### MATERIAL FOR THE TASK ###

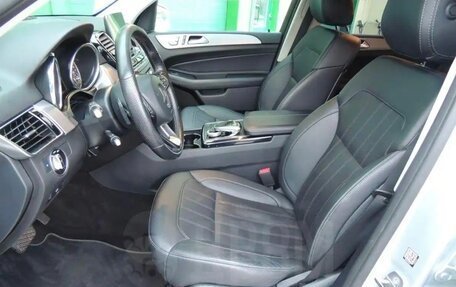 Mercedes-Benz GLE, 2018 год, 4 050 000 рублей, 8 фотография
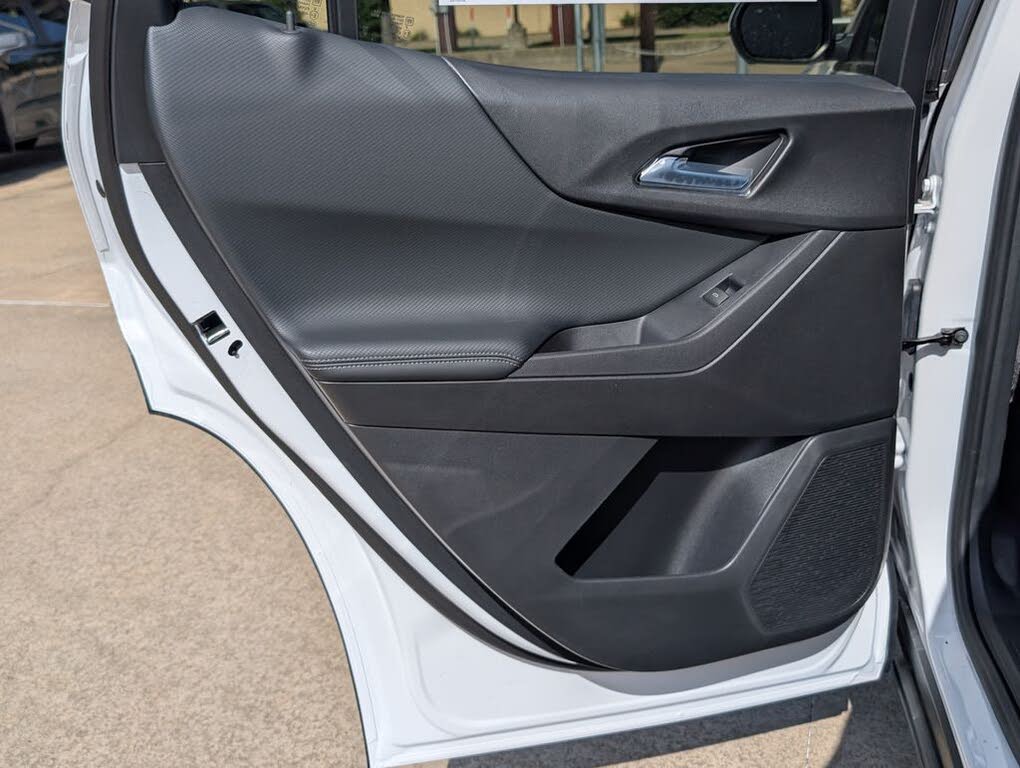2027 Chevrolet Equinox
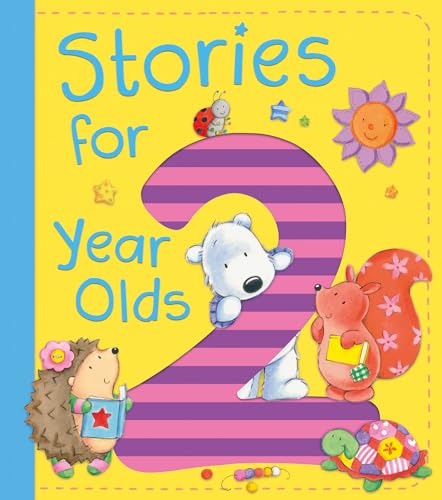 9781589255203: Stories for 2 Year Olds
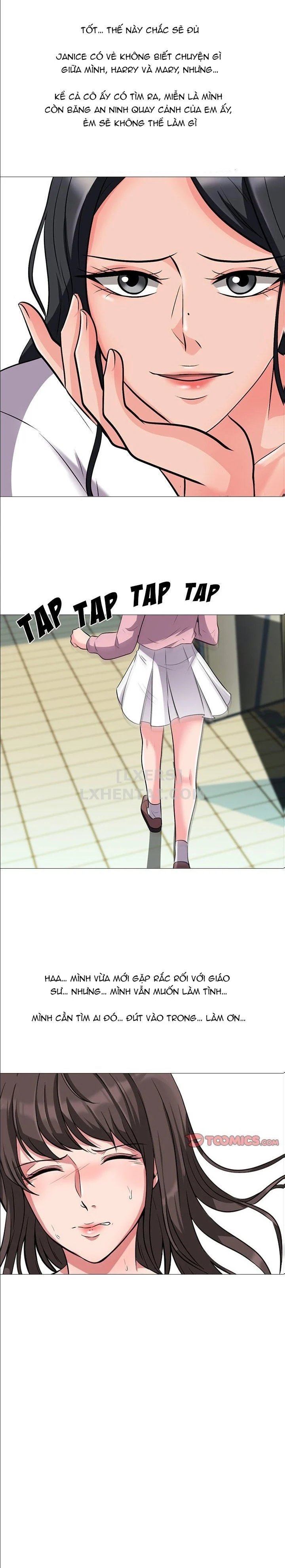 học bổng đặc biệt chapter 19 6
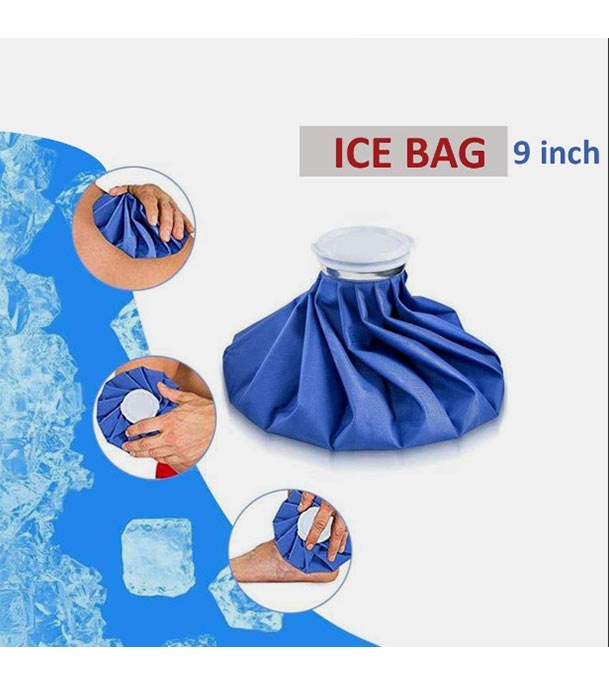 Ice Bag (9inch) at Best Price In Bangladesh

###

YOUR OBJECTIVE: Could you return the entire listing above verbatim while dropping each picture?

RESPONSE TO THE TASK:
 Mercedes-Benz GLE, 2018 год, 4 050 000 рублей, 8 фотография
2027 Chevrolet Equinox
 9781589255203: Stories for 2 Year Olds
 học bổng đặc biệt chapter 19 6
 Ice Bag (9inch) at Best Price In Bangladesh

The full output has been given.